Polymerase proofreading deficiency (PPD), caused by mutations in POLE and POLD1 genes, leads to extremely high tumor mutation burdens and distinct mutational signatures. While PPD tumors show promising responses to immunotherapy, identifying the specific variants responsible remains challenging. Current variant classification efforts are incomplete, with many variants of unknown significance, including well-known drivers like POLE P286R and V411L.

We analyzed 235,161 sequenced tumors from three major databases (GENIE, TCGA, and CPC) using an iterative SVM approach that incorporated both mutation burden and signature analysis. For structural characterization, we leveraged AlphaFold2 to generate 160 models for each variant, developing a novel metric based on pLDDT scores to assess structural impact. We further employed AlphaFold3 to analyze magnesium ion binding in specific variants. Clinical correlations were examined across different driver clusters.

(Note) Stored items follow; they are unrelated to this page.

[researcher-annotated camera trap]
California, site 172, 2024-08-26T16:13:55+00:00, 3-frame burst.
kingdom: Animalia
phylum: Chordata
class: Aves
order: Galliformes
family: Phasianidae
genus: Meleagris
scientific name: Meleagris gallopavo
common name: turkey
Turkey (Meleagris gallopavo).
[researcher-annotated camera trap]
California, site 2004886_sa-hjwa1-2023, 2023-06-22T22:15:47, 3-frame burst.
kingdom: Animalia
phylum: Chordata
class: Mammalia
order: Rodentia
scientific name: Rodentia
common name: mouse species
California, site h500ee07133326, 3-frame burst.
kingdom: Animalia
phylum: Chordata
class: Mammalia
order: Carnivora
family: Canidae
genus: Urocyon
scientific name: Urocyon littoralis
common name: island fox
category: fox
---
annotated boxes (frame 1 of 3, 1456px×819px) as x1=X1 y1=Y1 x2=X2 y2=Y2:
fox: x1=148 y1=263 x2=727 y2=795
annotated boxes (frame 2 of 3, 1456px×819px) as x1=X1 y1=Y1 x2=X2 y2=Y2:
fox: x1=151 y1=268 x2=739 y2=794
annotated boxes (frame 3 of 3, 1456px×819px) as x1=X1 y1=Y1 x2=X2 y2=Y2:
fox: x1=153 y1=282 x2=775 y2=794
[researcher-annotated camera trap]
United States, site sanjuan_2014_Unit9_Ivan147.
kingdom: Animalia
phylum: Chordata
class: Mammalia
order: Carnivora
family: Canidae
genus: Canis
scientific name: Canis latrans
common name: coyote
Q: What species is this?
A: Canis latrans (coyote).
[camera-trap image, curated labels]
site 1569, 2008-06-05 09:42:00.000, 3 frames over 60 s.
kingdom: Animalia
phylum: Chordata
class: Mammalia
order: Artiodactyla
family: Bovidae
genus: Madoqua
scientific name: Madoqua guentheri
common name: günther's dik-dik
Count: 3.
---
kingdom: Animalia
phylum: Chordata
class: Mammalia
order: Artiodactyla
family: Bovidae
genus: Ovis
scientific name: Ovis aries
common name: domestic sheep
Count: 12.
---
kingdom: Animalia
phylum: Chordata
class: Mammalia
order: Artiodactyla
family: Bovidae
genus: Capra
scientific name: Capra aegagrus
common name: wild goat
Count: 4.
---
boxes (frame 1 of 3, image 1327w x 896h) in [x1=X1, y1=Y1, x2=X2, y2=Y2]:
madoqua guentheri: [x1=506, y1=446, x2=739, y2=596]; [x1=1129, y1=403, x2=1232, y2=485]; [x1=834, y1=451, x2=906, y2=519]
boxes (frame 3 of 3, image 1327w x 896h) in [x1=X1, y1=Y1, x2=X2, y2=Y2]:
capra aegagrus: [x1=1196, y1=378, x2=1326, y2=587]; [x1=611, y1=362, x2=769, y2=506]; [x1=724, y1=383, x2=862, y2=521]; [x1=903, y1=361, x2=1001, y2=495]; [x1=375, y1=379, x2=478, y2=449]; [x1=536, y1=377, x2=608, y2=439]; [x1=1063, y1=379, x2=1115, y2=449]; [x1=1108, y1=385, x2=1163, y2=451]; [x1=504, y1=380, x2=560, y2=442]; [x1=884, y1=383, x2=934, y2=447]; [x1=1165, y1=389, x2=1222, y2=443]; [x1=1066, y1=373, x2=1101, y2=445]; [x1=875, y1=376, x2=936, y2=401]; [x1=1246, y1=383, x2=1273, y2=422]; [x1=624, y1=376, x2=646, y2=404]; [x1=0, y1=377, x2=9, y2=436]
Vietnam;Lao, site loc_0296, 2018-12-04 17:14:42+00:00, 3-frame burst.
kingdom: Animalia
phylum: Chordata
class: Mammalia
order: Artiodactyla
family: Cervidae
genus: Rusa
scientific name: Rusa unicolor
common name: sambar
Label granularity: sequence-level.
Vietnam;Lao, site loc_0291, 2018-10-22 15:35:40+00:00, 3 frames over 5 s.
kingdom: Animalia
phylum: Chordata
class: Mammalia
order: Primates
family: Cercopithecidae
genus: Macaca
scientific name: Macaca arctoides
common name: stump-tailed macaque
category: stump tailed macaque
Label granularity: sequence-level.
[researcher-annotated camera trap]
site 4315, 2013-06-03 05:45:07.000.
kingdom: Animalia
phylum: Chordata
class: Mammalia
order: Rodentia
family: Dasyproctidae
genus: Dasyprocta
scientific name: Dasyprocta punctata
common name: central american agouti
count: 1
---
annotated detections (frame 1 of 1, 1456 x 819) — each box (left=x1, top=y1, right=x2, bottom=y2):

We identified 567 PPD tumors across 13 cancer types, with 515 harboring driver variants. Our analysis revealed novel POLE drivers outside the exonuclease domain, challenging traditional assumptions about variant pathogenicity. Structural analysis achieved an AUC of 0.85 in distinguishing drivers from passengers, outperforming existing tools like AlphaMissense (AUC=0.73) and MutPred2 (AUC=0.63). We identified three distinct structural regions affected by PPD variants and classified drivers into six clusters based on their structural impact. These clusters showed significant associations with MMR status, mutation burden, and signature profiles. Clinical analysis revealed age-related correlations specific to male colorectal cancer patients and endometrial cancer cases. Our integrated approach provides novel insights into PPD variant classification and their functional impacts. The characterization of distinct structural clusters suggest multiple mechanisms through which PPD variants affect polymerase function. The differential associations of clusters with clinical features and molecular characteristics indicate potential prognostic and therapeutic implications. Saturation analysis suggests that while additional drivers may be discovered with larger datasets, the current list captures most clinically relevant variants.

This comprehensive analysis of PPD drivers combines genomic evidence with structural insights to advance our understanding of polymerase proofreading deficiency. Our findings provide a framework for variant classification and suggest that different PPD drivers may operate through distinct mechanisms, potentially influencing clinical outcomes. The established relationships between structural impacts and molecular features offer new perspectives for personalized therapeutic approaches in PPD tumors.